Analyzing the audience

See who's actually in your audience — the defining traits, skews, and freshness — before you spend against it.

Before you spend against an audience, look at who's actually in it. Ask, and Watt reads the audience back — the traits that define these people, how they skew, how fresh the signals are:

  • /watt:audience who's actually in this audience?
  • /watt:audience what do these people look like?
  • /watt:audience profile my customer list — what do they have in common?
  • /watt:audience how many people are in the market for solar near Nashville — and who are they?

The default read

It works from whatever you have — a fresh build, an audience from a past session, signals you name, a list you bring, or just a description of a market, no build required.
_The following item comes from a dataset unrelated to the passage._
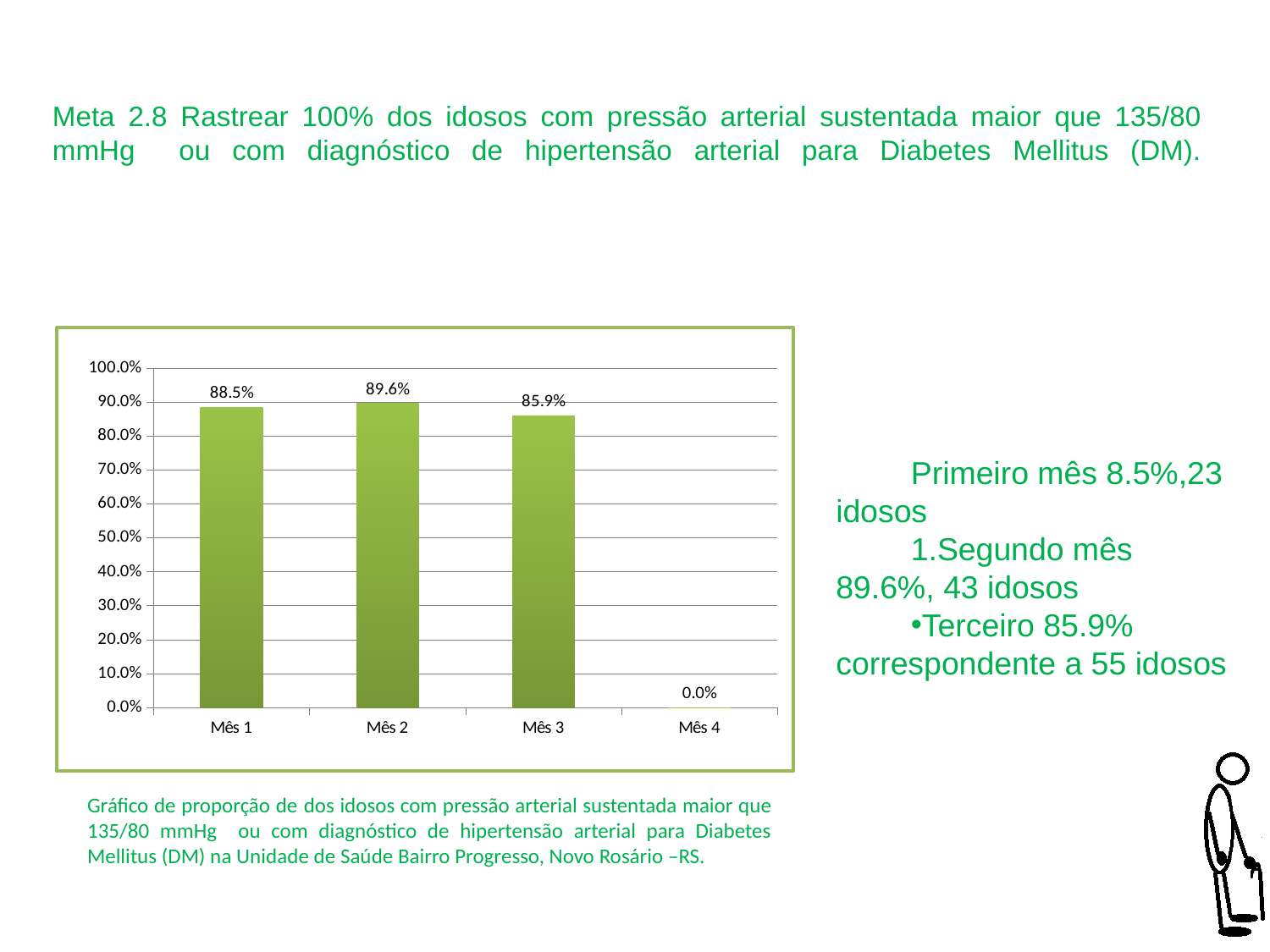
What is the value for Mês 2? 89.6% What is the difference between the values for Mês 2 and Mês 3? 3.7% What is the value for Mês 3? 85.9% What kind of chart is shown on the slide? bar chart Which month has the lowest value? Mês 4 What is the value for Mês 4? 0.0% How many months are shown on the x axis? 4 What is the value for Mês 1? 88.5% Which is larger, the value for Mês 1 or the value for Mês 3? Mês 1 Which month has the highest value? Mês 2 Is the value for Mês 3 greater or less than 80.0%? greater What is the highest value shown on the y axis? 100.0%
The first read back has two parts:

  • Your signals — each signal in your stack, by its share of the audience, and how many of your signals each person hits. Most people hit one or two — that overlap pattern is itself a finding about how your signals relate.
  • Discovered — the part you couldn't have asked for: the net-new traits that define these people against the world, by lift. Lift is plain: 5.6× means these people are 5.6 times likelier than average to carry that trait. Under-represented traits are findings too — what your audience lacks tells you who they aren't.

Every read names its basis — "aggregates over a fixed sample of 5,000 of the 2.4M" — and stays aggregates only, always: never an individual person, identifier, or record. People only exist downstream, in an export you explicitly confirm.

Ask past the default

Everything else you build by asking. Demographic skews, freshness, splits, comparisons — ask the follow-up the way you'd ask an analyst, and the read is computed on the fly:

  • "how does this skew demographically?"
  • "split that by metro"
  • "which of my signals is actually doing the work?"
  • "rank my signals by freshness"
  • "how does this compare to last week's audience?"

Behind every read, each signal carries seven measured metrics you can analyze, rank, and report against:

MetricWhat it measures
RelevanceHow closely the signal matches the idea you described — the one metric that depends on your ask.
FreshnessHow current the signal is — in-market signals read live, durable identity stands.
RarityHow niche the signal is, as a raw score.
SpecificityThe same niche-ness, normalized 0–1 against the whole graph.
SizeHow many people carry the signal, as a raw count.
BreadthThe same size, normalized 0–1.
CoverageCalibration — how closely the signal's observed footprint tracks ground truth.

Use it to sharpen the stack

When the discovered traits surprise you — a skew you didn't intend, a signal dragging in the wrong people — go straight back into the build: "rebuild it without the RV angle", "add something about day hikes" — and run the stack again. Analyze again, and the loop converges on the audience you actually meant.

Use it to build a report

When the read needs to travel, ask for it as a report — "turn this into a report for my client", "make a one-pager my media team can act on" — and Claude builds a self-contained file from the real audience data: it opens offline in any browser, framed your way, and every figure traces back to the measured aggregates. Nothing in it identifies a person, so it's safe to send anywhere — your team's channel, a client deck, a kickoff email. For market-profile work, the report usually is the deliverable.

And when the read comes back right, the audience is ready to activate.